Call Girls Walvekar Nagar Call Me 7737669865 Budget Friendly No Advance Booking
 
University management System project report..pdf
University management System project report..pdfUniversity management System project report..pdf
University management System project report..pdf
 
UNIT - IV - Air Compressors and its Performance
UNIT - IV - Air Compressors and its PerformanceUNIT - IV - Air Compressors and its Performance
UNIT - IV - Air Compressors and its Performance
 
Call Now ≽ 9953056974 ≼🔝 Call Girls In New Ashok Nagar ≼🔝 Delhi door step de...
Call Now ≽ 9953056974 ≼🔝 Call Girls In New Ashok Nagar  ≼🔝 Delhi door step de...Call Now ≽ 9953056974 ≼🔝 Call Girls In New Ashok Nagar  ≼🔝 Delhi door step de...

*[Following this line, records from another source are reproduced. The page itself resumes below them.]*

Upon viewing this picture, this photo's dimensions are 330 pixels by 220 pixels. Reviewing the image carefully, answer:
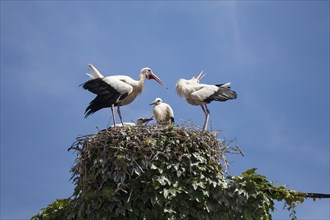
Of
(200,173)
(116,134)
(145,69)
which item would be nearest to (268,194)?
(200,173)

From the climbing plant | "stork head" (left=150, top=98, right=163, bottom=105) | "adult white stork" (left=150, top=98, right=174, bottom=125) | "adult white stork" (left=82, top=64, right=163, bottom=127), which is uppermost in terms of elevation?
"stork head" (left=150, top=98, right=163, bottom=105)

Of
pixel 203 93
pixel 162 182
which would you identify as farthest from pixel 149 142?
pixel 203 93

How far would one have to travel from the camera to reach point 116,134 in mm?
12312

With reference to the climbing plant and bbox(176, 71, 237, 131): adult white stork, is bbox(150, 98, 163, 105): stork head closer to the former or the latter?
bbox(176, 71, 237, 131): adult white stork

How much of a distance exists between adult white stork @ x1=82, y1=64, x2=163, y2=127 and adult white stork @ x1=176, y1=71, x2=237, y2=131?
4.29 feet

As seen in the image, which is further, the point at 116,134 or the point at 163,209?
the point at 116,134

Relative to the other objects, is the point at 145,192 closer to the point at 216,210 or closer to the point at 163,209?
the point at 163,209

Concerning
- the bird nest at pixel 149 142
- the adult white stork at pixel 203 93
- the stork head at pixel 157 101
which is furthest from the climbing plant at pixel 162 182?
the stork head at pixel 157 101

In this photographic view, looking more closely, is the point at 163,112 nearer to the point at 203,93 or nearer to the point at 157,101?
the point at 157,101

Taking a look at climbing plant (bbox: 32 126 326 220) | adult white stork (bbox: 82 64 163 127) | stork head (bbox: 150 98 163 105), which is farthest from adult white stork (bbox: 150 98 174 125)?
climbing plant (bbox: 32 126 326 220)

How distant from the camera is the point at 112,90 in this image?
1362 centimetres

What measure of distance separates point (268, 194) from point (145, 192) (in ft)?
9.07

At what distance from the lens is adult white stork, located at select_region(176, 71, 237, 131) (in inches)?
573

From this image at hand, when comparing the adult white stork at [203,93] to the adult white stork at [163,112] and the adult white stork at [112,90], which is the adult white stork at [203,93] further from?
the adult white stork at [112,90]
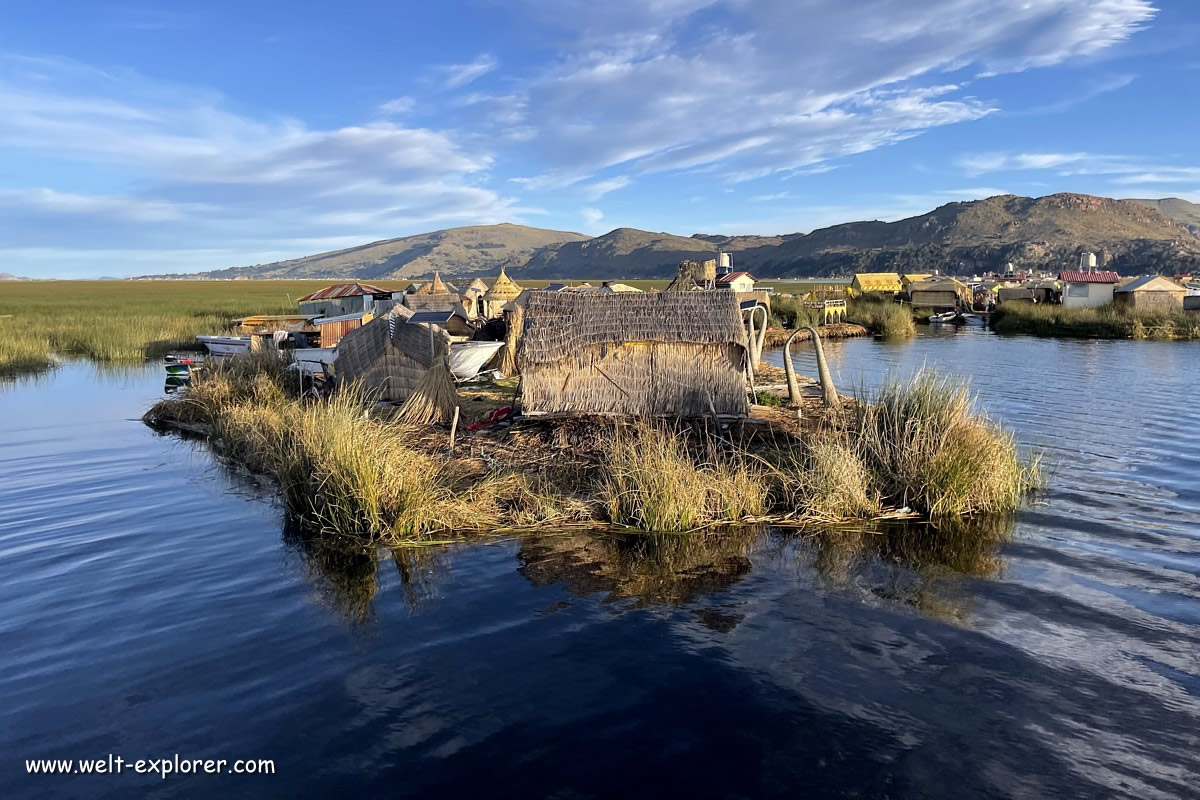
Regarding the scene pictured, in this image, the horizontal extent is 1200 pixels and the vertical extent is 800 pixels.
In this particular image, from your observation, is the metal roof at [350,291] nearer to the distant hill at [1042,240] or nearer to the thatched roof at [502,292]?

Call Now ≽ 9953056974 ≼🔝 Call Girls In New Ashok Nagar ≼🔝 Delhi door step de...
 
(INDIRA) Call Girl Meerut Call Now 8617697112 Meerut Escorts 24x7
(INDIRA) Call Girl Meerut Call Now 8617697112 Meerut Escorts 24x7(INDIRA) Call Girl Meerut Call Now 8617697112 Meerut Escorts 24x7
(INDIRA) Call Girl Meerut Call Now 8617697112 Meerut Escorts 24x7
 
FULL ENJOY Call Girls In Mahipalpur Delhi Contact Us 8377877756
FULL ENJOY Call Girls In Mahipalpur Delhi Contact Us 8377877756FULL ENJOY Call Girls In Mahipalpur Delhi Contact Us 8377877756
FULL ENJOY Call Girls In Mahipalpur Delhi Contact Us 8377877756
 
VIP Call Girls Palanpur 7001035870 Whatsapp Number, 24/07 Booking
VIP Call Girls Palanpur 7001035870 Whatsapp Number, 24/07 BookingVIP Call Girls Palanpur 7001035870 Whatsapp Number, 24/07 Booking
VIP Call Girls Palanpur 7001035870 Whatsapp Number, 24/07 Booking
 
VIP Model Call Girls Kothrud ( Pune ) Call ON 8005736733 Starting From 5K to ...
VIP Model Call Girls Kothrud ( Pune ) Call ON 8005736733 Starting From 5K to ...VIP Model Call Girls Kothrud ( Pune ) Call ON 8005736733 Starting From 5K to ...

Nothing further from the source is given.